● **Text passage**:
Lidasan: Bangsamoro can be the new Andalusia

LAST March 2017, I had the opportunity to visit Spain and the province of Andalusia. It was an official trip in line with my work as a peace advocate in the Bangsamoro peace process.

During my visit, I was inspired to learn more about the history of this place and its people because the history of Andalusia has a deep connection with the history of the Muslims in Mindanao.

According to my readings, “Andalusia is a large autonomous region of hills, rivers and farmland bordering Spain’s southern coast. It was under Moorish rule from the 8th-15th centuries, a legacy that shows in its architecture, including such landmarks as the Alcázar castle in Seville, the capital city, as well as Córdoba’s Mezquita Mosque-Cathedral and Granada’s Alhambra palace.”

World history tells us that before Spaniards arrived in our islands, Spain was under the Moors of Andalusia for more than seven hundred years. This is the reason why they called the Muslims in Mindanao as Moros.

For 8th and 15th centuries, what happened in Spain under Andalusia? This is an important part of history for us to learn and understand.

In an article by Akbar Ahmed, chair of the Ibn Khaldun Islamic Studies at American University in Washington, D.C. describes his conversation with H.R.H. Prince Turki al- Faisal, of Kingdom of Saudi Arabia.

Prince Turki heads The King Faisal Center for Research and Islamic Studies in Riyadh, Saudi Arabia’s preeminent think tank, and has been Saudi ambassador to the United States and the United Kingdom.

In the said article, Ahmed asked Prince Turki what Andalusia meant to him, he replied, “I have a passion for Andalusia because it contributed not only to Muslims but to humanity and human understanding. It contributed to the well-being of society, to its social harmony.” The prince also added, “This is missing nowadays. Andalusia was the exact opposite of Europe at that time — [then] a dark, savage land of bigotry and hatred.”

● **Collected data**:
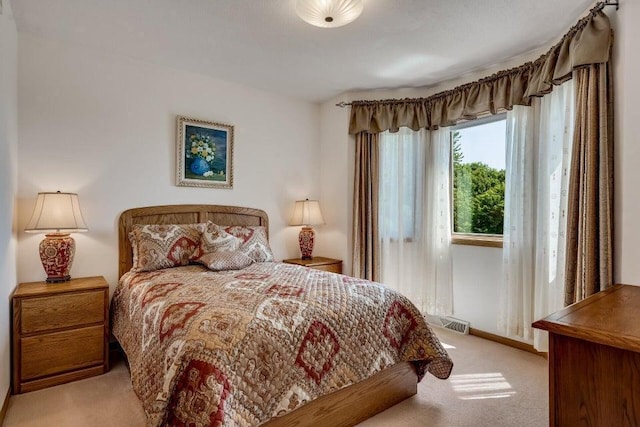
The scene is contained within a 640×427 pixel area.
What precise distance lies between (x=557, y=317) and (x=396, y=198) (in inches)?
98.5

● **Problems and tasks**:
a) Reproduce everything in the Andalusia article from "According to my" down to "learn and understand.".
b) Carry on the Andalusia article from the point where it stops.
The data comes from a separate source.

● **Answers to the exercises**:
a)
According to my readings, “Andalusia is a large autonomous region of hills, rivers and farmland bordering Spain’s southern coast. It was under Moorish rule from the 8th-15th centuries, a legacy that shows in its architecture, including such landmarks as the Alcázar castle in Seville, the capital city, as well as Córdoba’s Mezquita Mosque-Cathedral and Granada’s Alhambra palace.”

World history tells us that before Spaniards arrived in our islands, Spain was under the Moors of Andalusia for more than seven hundred years. This is the reason why they called the Muslims in Mindanao as Moros.

For 8th and 15th centuries, what happened in Spain under Andalusia? This is an important part of history for us to learn and understand.

b)
The prince was describing the Dark Ages in Europe and Andalusia “produced a magnificent Muslim civilization — religious tolerance, poetry, music, learned scientists and scholars like Averroe¨s, great libraries (the main library at Cordoba alone had 400,000 books), public baths, and splendid architecture (like the palace complex at the Alhambra and the Grand Mosque of Cordoba).”

(Ahmed, Akbar) Ahmed also added, (Andalusia’s) “great achievements were the result of collaboration between Muslims, Christians and Jews — indeed the work of the great Jewish Rabbi Maimonides was written in the Arabic language. It was a time when a Muslim ruler had a Jewish chief minister and a Catholic archbishop as his foreign minister. The Spanish had a phrase for that period of history — La Convivencia, or co-existence.” We are on the path of designing the future of Bangsamoro through the passage of the Bangsamoro Basic Law.

The Duterte administration has been inclusive right from the start in handling the Bangsamoro peace process. We can see clearly in the establishment of the Bangsamoro Transition Commission and the provisions within the BBL provides equal opportunity for all its citizens. For me, Bangsamoro can learn a lot from the golden age of Andalusia. Ahmed also wrote, “The civilization of Muslim Spain was the embodiment of the Islamic compulsion to seek ilm, or knowledge.

Andalusia produced many firsts, the first person to fly, Ibn Firnas, after whom a moon crater was named, as well as a bridge in present-day Cordoba and the first philosophical novel, by Ibn Tufail. Through Spain, Europe received models for universities (Oxford and Cambridge are examples), philosophy and literature (for example the work of Thomas Aquinas), and the study of medicine originating from the work of Avicenna and Abulcasis.”

In line with the view of ilm, Prince Turki “underlined the importance of the concept of knowledge or ilm in this vision. Ilm, he pointed out, meant studying the Quran, fiqh, or Islamic law and hadith, or the sayings of the Prophet. But ilm also included the learning of non-religious subjects such as mathematics and science.” This can also be our vision for the Bangsamoro.

The Bangsamoro can also learn in the history and background of the charter of Medina. In the said article, Ahmed shared the point of view of Prince Turki saying, “Prince Turki connected Andalusia with the earliest days of Islam and talked excitedly about the charter of Madina, which he said was the first written constitution for society providing a social framework for the state itself.”

We recognize the diversity of our people in the Bangsamoro. The BBL is not aiming for an Islamic state. It opens a door for our people to exercise self-governance suitable for our local context.